Spatial reasoning dataset excerpts
▽

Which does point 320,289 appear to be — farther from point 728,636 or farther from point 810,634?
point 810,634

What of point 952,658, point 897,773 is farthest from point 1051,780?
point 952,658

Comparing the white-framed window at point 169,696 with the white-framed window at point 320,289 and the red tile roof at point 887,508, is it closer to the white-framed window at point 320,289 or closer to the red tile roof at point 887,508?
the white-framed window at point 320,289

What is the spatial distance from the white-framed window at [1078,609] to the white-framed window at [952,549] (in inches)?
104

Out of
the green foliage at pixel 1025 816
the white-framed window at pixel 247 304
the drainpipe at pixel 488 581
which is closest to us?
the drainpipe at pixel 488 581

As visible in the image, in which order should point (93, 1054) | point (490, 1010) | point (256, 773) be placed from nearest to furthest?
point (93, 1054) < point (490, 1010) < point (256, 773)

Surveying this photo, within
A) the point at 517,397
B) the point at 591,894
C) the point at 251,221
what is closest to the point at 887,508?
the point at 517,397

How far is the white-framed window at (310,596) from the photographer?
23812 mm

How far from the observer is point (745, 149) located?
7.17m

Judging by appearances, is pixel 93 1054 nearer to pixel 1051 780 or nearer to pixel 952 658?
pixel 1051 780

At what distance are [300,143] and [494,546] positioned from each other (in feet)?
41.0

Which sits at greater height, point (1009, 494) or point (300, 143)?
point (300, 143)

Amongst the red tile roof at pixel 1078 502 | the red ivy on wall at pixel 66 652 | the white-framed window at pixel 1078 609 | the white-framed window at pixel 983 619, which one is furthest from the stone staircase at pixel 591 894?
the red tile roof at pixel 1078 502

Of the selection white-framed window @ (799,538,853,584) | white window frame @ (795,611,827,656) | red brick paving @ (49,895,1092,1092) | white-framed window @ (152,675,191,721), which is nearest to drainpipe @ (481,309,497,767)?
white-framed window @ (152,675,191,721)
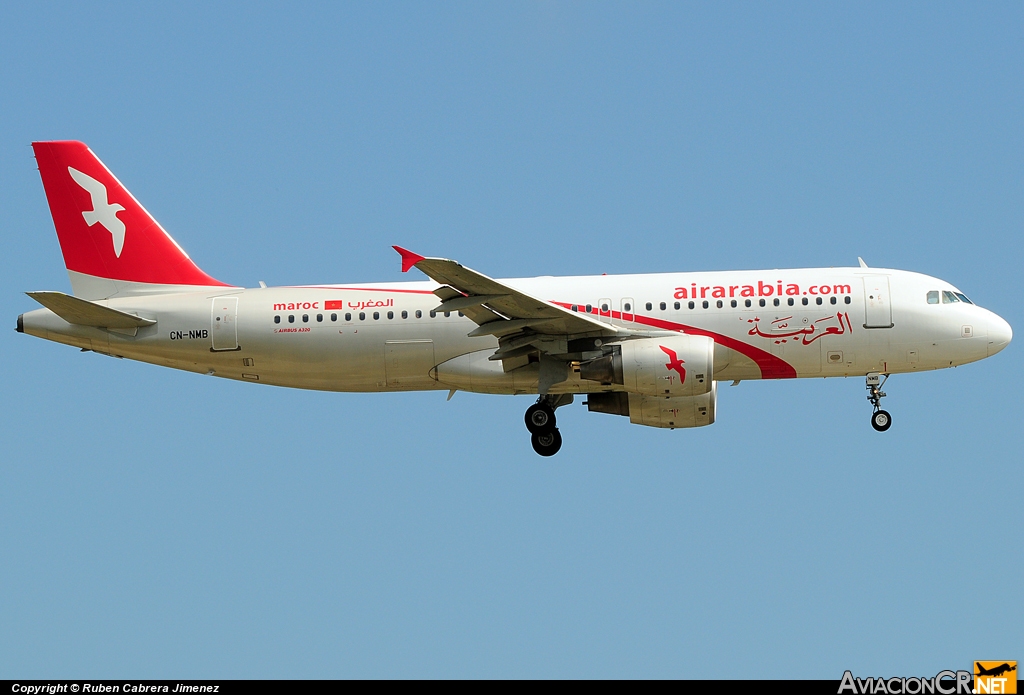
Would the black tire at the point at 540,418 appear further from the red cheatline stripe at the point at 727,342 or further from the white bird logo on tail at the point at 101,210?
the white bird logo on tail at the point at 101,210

△
▽

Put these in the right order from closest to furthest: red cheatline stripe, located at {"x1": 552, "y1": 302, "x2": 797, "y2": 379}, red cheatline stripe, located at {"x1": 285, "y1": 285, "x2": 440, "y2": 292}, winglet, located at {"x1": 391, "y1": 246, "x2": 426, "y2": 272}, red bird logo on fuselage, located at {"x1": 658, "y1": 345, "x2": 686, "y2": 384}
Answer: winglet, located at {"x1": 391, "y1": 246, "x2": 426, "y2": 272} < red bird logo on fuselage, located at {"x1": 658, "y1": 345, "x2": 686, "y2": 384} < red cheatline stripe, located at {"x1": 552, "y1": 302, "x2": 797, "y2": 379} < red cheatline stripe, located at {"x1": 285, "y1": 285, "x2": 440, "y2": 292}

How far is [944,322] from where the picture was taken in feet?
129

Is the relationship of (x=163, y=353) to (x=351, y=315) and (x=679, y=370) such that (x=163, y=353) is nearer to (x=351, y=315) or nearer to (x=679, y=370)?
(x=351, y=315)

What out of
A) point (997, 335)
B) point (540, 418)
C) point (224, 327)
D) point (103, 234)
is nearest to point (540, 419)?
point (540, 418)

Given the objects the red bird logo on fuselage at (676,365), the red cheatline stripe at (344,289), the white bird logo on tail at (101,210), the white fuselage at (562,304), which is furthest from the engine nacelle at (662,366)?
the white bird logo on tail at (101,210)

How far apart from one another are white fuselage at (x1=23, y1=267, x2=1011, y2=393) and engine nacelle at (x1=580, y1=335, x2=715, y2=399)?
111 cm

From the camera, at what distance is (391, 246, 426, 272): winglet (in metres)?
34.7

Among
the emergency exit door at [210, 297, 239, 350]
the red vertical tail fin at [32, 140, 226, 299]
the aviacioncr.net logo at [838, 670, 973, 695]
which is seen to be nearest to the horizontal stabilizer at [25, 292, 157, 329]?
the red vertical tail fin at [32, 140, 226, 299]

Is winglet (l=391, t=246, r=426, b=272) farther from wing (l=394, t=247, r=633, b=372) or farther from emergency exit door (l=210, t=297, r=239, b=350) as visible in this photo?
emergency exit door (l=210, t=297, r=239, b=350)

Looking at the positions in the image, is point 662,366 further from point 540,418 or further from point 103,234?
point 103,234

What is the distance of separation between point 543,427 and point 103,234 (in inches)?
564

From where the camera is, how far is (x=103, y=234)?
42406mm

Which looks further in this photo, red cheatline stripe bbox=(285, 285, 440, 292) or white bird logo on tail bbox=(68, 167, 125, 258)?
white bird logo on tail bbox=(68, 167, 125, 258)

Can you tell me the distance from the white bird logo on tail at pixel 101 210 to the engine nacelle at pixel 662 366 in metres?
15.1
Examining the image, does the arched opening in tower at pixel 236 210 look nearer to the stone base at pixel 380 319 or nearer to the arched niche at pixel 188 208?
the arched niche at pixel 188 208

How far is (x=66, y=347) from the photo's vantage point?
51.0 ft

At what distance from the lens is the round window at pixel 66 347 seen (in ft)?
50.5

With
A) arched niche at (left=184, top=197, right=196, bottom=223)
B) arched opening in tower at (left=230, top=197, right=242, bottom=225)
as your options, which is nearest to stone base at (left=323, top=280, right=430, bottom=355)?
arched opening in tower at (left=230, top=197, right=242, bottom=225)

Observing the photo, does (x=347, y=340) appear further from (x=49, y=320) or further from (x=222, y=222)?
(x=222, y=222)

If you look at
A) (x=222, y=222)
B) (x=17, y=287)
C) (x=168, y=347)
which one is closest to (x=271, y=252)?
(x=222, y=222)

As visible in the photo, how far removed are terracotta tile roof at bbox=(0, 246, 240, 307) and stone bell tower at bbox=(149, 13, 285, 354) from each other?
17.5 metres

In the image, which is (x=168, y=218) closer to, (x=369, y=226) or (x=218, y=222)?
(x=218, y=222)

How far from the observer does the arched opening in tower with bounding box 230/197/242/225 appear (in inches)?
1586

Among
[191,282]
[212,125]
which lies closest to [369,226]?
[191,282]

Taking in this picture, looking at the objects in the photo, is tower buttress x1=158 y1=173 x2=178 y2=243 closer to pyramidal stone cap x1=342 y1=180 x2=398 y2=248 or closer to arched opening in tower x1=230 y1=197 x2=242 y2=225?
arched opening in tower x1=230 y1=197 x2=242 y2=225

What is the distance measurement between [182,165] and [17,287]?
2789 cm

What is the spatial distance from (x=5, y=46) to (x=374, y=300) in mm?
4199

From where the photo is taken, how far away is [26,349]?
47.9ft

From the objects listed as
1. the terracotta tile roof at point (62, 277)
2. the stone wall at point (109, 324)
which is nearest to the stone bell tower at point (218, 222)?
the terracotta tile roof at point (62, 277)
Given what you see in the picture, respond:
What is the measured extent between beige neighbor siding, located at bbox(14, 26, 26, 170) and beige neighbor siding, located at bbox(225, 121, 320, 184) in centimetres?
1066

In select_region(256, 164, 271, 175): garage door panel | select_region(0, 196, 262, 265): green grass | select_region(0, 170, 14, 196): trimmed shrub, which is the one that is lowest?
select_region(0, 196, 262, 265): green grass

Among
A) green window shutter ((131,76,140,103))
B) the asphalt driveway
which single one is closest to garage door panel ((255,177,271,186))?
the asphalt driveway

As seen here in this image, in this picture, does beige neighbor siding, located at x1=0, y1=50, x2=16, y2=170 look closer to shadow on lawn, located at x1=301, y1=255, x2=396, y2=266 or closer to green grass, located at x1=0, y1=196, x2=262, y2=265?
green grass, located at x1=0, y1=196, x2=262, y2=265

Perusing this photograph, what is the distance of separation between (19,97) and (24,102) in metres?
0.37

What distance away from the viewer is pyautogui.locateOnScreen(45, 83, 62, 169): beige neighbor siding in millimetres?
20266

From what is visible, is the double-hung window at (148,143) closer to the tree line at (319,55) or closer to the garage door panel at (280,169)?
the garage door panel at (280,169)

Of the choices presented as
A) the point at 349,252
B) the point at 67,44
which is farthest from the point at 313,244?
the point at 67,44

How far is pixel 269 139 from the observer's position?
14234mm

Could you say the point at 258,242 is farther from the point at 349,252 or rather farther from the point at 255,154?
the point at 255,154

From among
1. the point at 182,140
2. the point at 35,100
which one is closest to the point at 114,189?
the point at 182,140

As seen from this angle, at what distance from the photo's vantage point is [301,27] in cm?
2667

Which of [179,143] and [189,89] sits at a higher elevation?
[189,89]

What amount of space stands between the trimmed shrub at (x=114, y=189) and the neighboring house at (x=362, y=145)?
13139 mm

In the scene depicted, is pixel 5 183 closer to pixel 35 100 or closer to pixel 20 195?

△

● The problem
Rewrite the material as a Markdown table with the columns Row and Line, starting with the line that contains "From what is" and going on through the line that contains "In the scene". Number each line in Row and leave out blank lines.

● Solution for this exercise
| Row | Line |
|---|---|
| 1 | From what is visible, is the double-hung window at (148,143) closer to the tree line at (319,55) or closer to the garage door panel at (280,169)? |
| 2 | the garage door panel at (280,169) |
| 3 | Of the choices presented as |
| 4 | A) the point at 349,252 |
| 5 | B) the point at 67,44 |
| 6 | which is farthest from the point at 313,244? |
| 7 | the point at 67,44 |
| 8 | How far is pixel 269 139 from the observer's position? |
| 9 | 14234mm |
| 10 | Could you say the point at 258,242 is farther from the point at 349,252 or rather farther from the point at 255,154? |
| 11 | the point at 255,154 |
| 12 | From among |
| 13 | 1. the point at 182,140 |
| 14 | 2. the point at 35,100 |
| 15 | which one is closest to the point at 114,189? |
| 16 | the point at 182,140 |
| 17 | As seen from this angle, at what distance from the photo's vantage point is [301,27] in cm? |
| 18 | 2667 |
| 19 | Which of [179,143] and [189,89] sits at a higher elevation? |
| 20 | [189,89] |
| 21 | What amount of space stands between the trimmed shrub at (x=114, y=189) and the neighboring house at (x=362, y=145)? |
| 22 | 13139 mm |
| 23 | In the scene depicted, is pixel 5 183 closer to pixel 35 100 or closer to pixel 20 195? |